---- EXTRAIT

L’indignation, Monsieur Halter, est une forme de colère saine qui permet de refuser sa condition et de la changer au nom d’un idéal. Que celle proposée par Monsieur Kessel soit inefficace, c’est un autre débat. Que la plupart des gens se contente de rester derrière leur écran pour partager des photos et signer des pétitions en ligne en pensant que c’est cela s’indigner, c’est une chose. Que l’indignation soit réduite dans votre bouche à cela en est une autre. Si l’indignation consiste à rester devant son téléviseur, alors la réconciliation pourrait bien consister à se promener bras dessus bras dessous avec un représentant du culte musulman devant les caméras.

 

« Nous sommes, à ma connaissance, les seuls êtres vivants qui savent qu’ils vont mourir ».

 

Permettez que l’on préfère à votre connaissance celle des éthologues, qui nous apprennent que les éléphants, puisque vous les citez, ont une conscience aigue de la mort, puisqu’une mère éléphant peut revenir chaque année à l’endroit même où son enfant est mort, et qu’un dauphin peut se suicider.

 

« Je suis comme tout le monde je me dis on sait jamais. On ne peut pas dire qu’il y a des vrais agnostiques, quelqu’un qui exècre Dieu  »

Petit rappel des définitions : l’agnosticisme consiste à dire qu’on ne sait pas si Dieu existe. Il n’a ni adoration ni haine de Dieu dans l’agnosticisme. Par ailleurs, et vous semblez volontairement faire l’impasse sur eux, il existe des athées : des personnes qui affirment qu’il n’y a pas de Dieu. Tout le monde donc ne se dit pas on ne sait jamais.

 

« Nous sommes tous des humains, on se serre les coudes. C’était l’idée du Général de Gaulle et de Adeneauer quand ils ont lancé l’Europe »

 

Ouf De Gaulle était donc un humaniste mondialiste ! Il ne voyait absolument pas dans l’Europe le moyen d’assoir le destin de la France et d’assurer la sécurité en créant des alliances entre les pays situés à l’ouest de l’Allemagne et les pays situés à l’est. Ni bien sûr pour faire contre-poids à la puissance des Etats-Unis. Non, le Général de Gaulle voulait bien sûr tout simplement que tous les humains se serrent les coudes.

 

« Si on se replie on commence à regarder tous les autres comme des ennemis… c’est ça le nationalisme »

Les êtres humains sont des animaux sociaux. Comme tels, ils définissent des unités de groupe (clans, tribus, nations). L’État-nation est un modèle qui a émergé au 19ème siècle et qui repose sur la définition d’une langue et d’un territoire communs à un peuple. Le nationalisme est l’adhésion à cette appartenance, que ce soit dans le souhait d’avoir un pays ou dans celui de préserver le sien.

--------

> **OBJECTIF**
Pour chaque affirmation ci-dessous, indiquez s'il vous plaît par oui ou par non si elle est conforme à l'extrait, puis citez les mots de l'extrait qui permettent de trancher. 1. Une mère éléphant peut revenir chaque année à l'endroit où son petit est mort. 2. L'État-nation est un modèle apparu au 18e siècle. 3. L'agnosticisme consiste à affirmer qu'il n'y a pas de Dieu.

---- DONNÉES

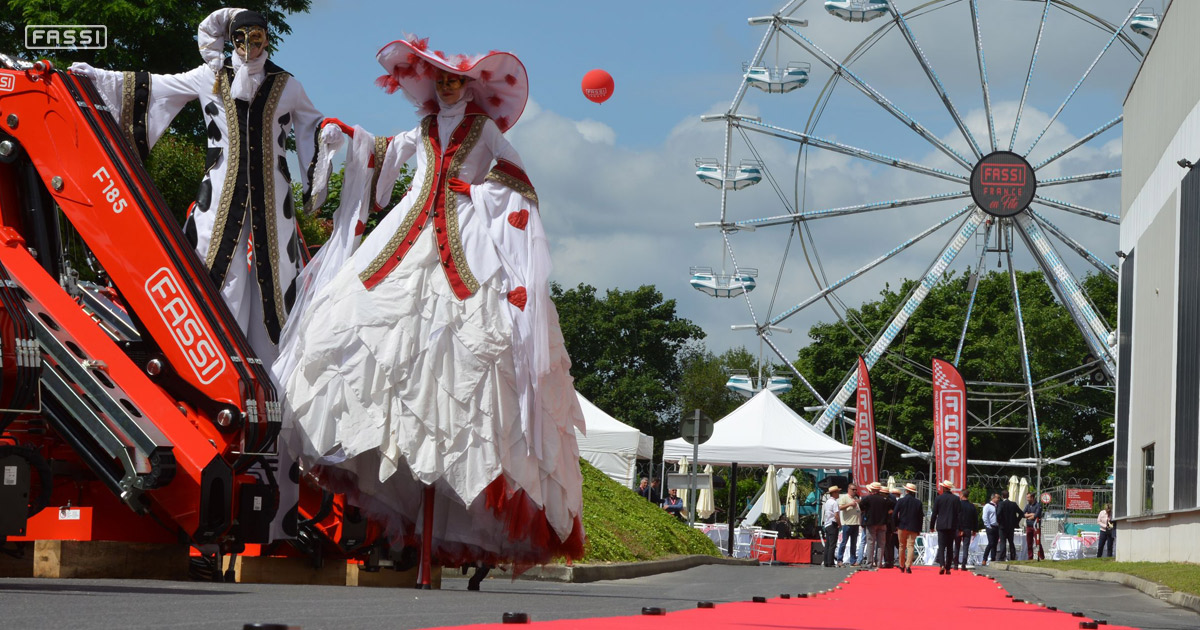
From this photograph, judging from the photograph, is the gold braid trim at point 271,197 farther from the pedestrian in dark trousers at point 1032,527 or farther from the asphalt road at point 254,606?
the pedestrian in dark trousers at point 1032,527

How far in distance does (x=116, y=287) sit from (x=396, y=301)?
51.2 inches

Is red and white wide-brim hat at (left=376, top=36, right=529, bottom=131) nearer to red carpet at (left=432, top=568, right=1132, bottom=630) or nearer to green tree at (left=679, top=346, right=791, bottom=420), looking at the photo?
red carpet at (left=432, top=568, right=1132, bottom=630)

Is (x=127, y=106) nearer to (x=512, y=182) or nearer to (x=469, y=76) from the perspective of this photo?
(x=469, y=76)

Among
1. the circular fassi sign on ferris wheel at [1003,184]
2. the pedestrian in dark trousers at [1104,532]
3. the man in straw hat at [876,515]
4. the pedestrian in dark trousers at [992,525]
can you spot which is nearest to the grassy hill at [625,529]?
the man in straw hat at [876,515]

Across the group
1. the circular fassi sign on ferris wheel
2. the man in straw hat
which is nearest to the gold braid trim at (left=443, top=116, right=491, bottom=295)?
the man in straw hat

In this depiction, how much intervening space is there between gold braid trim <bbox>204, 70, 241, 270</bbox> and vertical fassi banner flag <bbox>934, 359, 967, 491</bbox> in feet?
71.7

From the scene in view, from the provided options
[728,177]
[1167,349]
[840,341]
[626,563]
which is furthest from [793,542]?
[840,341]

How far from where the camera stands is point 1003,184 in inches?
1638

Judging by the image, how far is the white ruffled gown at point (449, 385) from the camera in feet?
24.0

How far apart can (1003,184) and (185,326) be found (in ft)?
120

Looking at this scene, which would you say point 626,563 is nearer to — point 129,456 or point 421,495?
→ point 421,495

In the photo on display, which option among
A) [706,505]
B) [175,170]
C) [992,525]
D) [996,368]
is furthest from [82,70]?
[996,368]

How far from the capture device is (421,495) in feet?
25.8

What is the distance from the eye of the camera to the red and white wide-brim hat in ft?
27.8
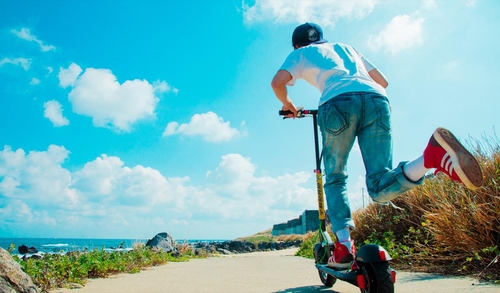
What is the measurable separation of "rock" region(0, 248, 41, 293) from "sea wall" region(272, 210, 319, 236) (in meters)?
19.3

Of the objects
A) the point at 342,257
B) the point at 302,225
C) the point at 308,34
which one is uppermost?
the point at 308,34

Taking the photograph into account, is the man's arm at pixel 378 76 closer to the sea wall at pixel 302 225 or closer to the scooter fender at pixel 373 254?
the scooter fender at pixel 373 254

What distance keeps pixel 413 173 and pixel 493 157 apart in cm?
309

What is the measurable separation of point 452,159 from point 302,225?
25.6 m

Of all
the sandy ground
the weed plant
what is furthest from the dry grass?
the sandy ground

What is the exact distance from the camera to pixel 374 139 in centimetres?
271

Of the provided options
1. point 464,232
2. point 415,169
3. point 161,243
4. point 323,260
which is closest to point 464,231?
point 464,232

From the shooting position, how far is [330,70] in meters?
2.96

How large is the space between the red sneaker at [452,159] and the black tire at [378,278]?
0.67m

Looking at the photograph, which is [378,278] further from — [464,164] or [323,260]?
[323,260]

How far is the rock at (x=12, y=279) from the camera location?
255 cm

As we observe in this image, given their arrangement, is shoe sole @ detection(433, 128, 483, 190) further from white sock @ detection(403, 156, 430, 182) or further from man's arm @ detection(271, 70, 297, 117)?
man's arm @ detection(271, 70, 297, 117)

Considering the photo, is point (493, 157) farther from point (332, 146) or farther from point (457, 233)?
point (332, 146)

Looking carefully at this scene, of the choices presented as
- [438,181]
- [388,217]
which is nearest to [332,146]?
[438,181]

--------

> **TÂCHE RÉALISÉE**
1. Oui : « une mère éléphant peut revenir chaque année à l’endroit même où son enfant est mort ».
2. Non : « L’État-nation est un modèle qui a émergé au 19ème siècle ».
3. Non : « l’agnosticisme consiste à dire qu’on ne sait pas si Dieu existe ».